Les mécanismes de l’enquête, l’épreuve, l’examen, les régimes d’administration des preuves, toutes ces pratiques à travers lesquelles chaque époque a pu produire ses “vérités” scientifiques et ses “vérités” juridiques, à travers lesquelles on se “représentait” ce que l’on “tient pour vrai”, semblent de plus en plus devoir être court-circuitées par des “data sciences” productrices de “solutions opérationnelles” mais dépourvues d’épistémologie et court-circuitant les possibilités de critique herméneutique et politique. — Antoinette Rouvroy

Des normes dociles aux comportements des corps

Dans la gouvernementalité algorithmique occidentale (en Chine, c’est très différent), la cible ce ne sont plus les corps physiques ou un territoire, ou, comme dans la biopolitique foucaldienne, la lèpre, l’étranger, la maladie mentale, mais, bien plus généralement, l’espace spéculatif de l’incertitude. La gouvernementalité algorithmique n’agit pas sur les personnes, à la manière de la normalisation, mais sur la prévisibilité de leurs actes. Nous sommes loin de l’univers disciplinaire décrit par Foucault. La biopolitique, qui consistait à produire des corps dociles par rapport à des normes qui leur préexistent fait place à des dispositifs qui visent plutôt à produire les normes les plus adéquates, les plus “personnalisées”, les plus dociles aux comportements des corps : il s’agit d’une normativité éminemment plastique, fluide, qui colle aux comportements de chaque individu comme une seconde peau. Les microdirectives algorithmiques n’ont pas du tout le caractère “stratégique” que la norme avait toujours chez Foucault : les comportements des individus ne sont pas “en retard” sur une “norme” qu’ils tentent d’incarner ou dont ils tentent de s’écarter, non, c’est la “norme” (ou le profil, le “score”, l’appariement, la hiérarchisation qui sont d’ailleurs d’avantage des “espaces spéculatifs” que des normes) qui “suit” les comportements même les plus “hors norme”, même les plus éloignés des grands nombres, des individus. Dans cette “société de notation” les individus sont mis en concurrence absolue les uns par rapport aux autres et enjoints de maximiser leur “capital humain numérisé”, évalués en continu comme ils le sont, non plus à l’aune de métriques stables, mais à l’aune de métriques hyper-mobiles évolutives en fonction des comportements de tous les autres.

Prédire ne demande pas de savoir, encore moins de comprendre

Les régimes d’énonciation, de véridiction, de justification (les régimes de vérité chez Foucault) sont remplacés par un régime d’optimisation et de préemption. Les catégories ou les formes (idéologiquement contestables, subjectivement partiales, toujours un peu “inadéquates”,...) à travers lesquelles nous sommes socialement, culturellement, politiquement ou idéologiquement prédisposés à percevoir et à évaluer les événements du monde et ses habitants sont donc remplacées par la détection de signaux en “temps réel” et une évaluation anticipative non plus de ce que “sont” les personnes ou les événements, mais, sur le mode du “crédit”, des opportunités, propensions, risques,... dont leurs formes de vie sont “porteuses”. Les modélisations algorithmiques ne visent plus la production d’aucun “savoir” mais la fourniture d’informations opérationnelles qui ne sont ni vraies ni fausses, mais qui sont suffisamment fiables pour justifier des stratégies d’action préemptive.

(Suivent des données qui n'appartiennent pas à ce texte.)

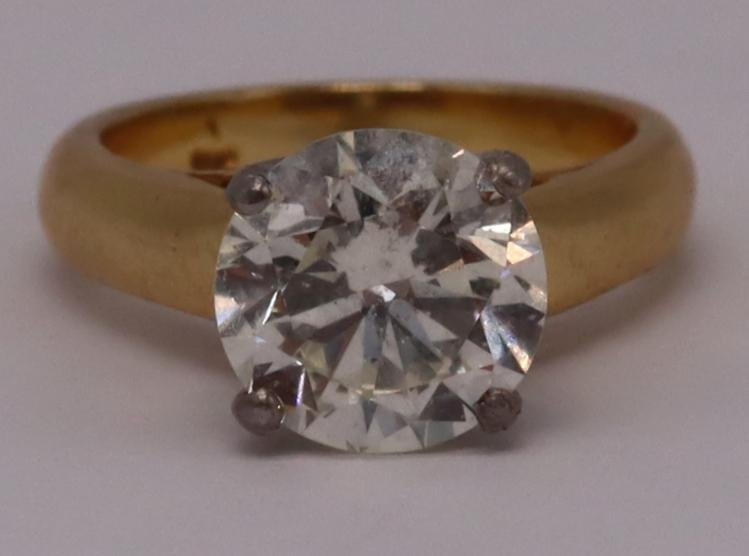 JEWELRY. 2.81ct Diamond and 18kt Gold Ring.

- Peut-on considérer que l’enjeu de la protection des données personnelles soit dépassé ? En quoi le raffinement des techniques de profilage exerce-t-il une pression contre l’individu dans l’espace social?

Antoinette Rouvroy : Oui, et ce pour plusieurs raisons.

Il est vrai que le phénomène des « données massives » (Big data) met les régimes juridiques de protection des données personnelles « en crise ». Ce qui pose problème, avec la prolifération exponentielle, extrêmement rapide, de données numériques diverses, c’est tout d’abord que les régimes de protection des données semblent peu aptes à faire face aux défis inédits posés par les phénomènes de profilage et de personnalisation propres à la société numérisée, et qui sont précisément une manière de gouverner les comportements sans en passer par la personne mais uniquement à travers les fragments infra-personnels d’existences quotidiennes (les données décontextualisées) reliés statistiquement à des modélisations supra-individuelles inférées au départ de traces de comportements récoltées auprès d’autres portions de la population.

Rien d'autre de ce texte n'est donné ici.